Mr. Boies pointed out that during his deposition, Dr. Miller said he did not know how many states had laws regarding discrimination on the basis of sexual orientation. Then, after Mr. Boies pressed Dr. Miller to answer whether a rebuttal report he filed with the court contained materials he had found himself or with the aid of defense counsel, Dr. Miller acknowledged that he did receive materials from lawyers.
Mr. Boies then asked Dr. Miller to circle all the indexed materials that Dr. Miller received from defense lawyers, and for the next 15 minutes, Dr. Miller, quietly seated in the witness stand, did so.
Mr. Boies appeared to land two blows in quick succession when Dr. Miller testified that both the Defense of Marriage Act and the Don’t Ask Don’t Tell policies constituted “official discrimination.”

The questioning grew increasingly strained as Mr. Boies continued to ask Dr. Miller to answer a range of difficult questions, ranging from political history to gay and lesbian politics and scholarship.
Dr. Miller acknowledged that he was not familiar with the work of Professor George Chauncey of Yale, who testified during the trial’s first week, or a list of other scholars that Mr. Boies said were known experts in the field of L.G.B.T. studies.

“What academic books and articles are you familiar with regarding the discrimination against minority groups?”

Dr. Miller demurred.

“You mean you can’t think of any titles?” Mr. Boies asked.

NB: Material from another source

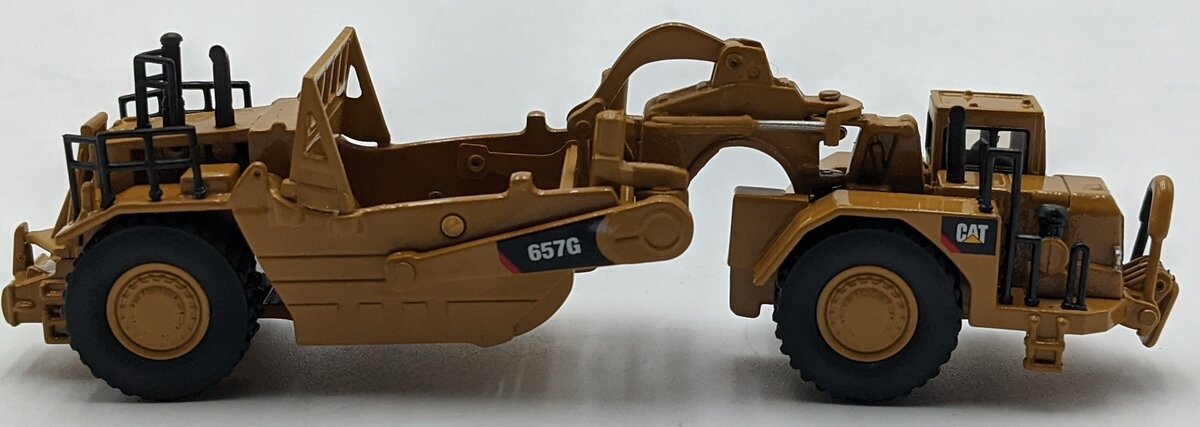 DieCast Masters 85542 1:125 Caterpillar 657G Tractor Scraper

“No, I can’t,” Dr. Miller responded.

Mr. Boies, minutes later, asked, “Nationally, do you believe the African-American minority or the gay and lesbian minority has the greater political power?”

Dr. Miller responded, “I’d have to say I don’t know.”

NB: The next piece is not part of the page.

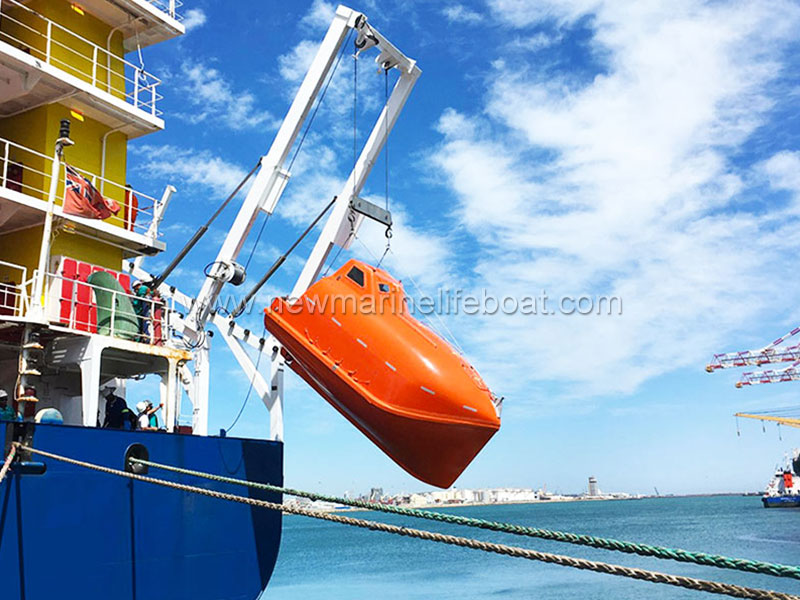 емкость морской спасательной шлюпки.jpg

At one point, midway through an intensifying series of questions from Mr. Boies, Mr. Thompson, the defense lawyer, stood up to object that the questions had strayed beyond the scope of Dr. Miller’s expertise.

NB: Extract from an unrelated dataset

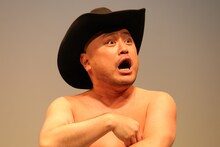 ハリウッドザコシショウ（撮影：二瓶 彩）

To the loudest laughter of the afternoon and a chuckle from Judge Walker, Mr. Boies responded wryly, “I think there is some merit to that objection.”

The first account was reported by the Alliance Defense Fund, attorneys for the defendent. One would natually expect them to put their case and their witness in the best possible light. The second account was from the New York Times.  Whom do they represent, I wonder?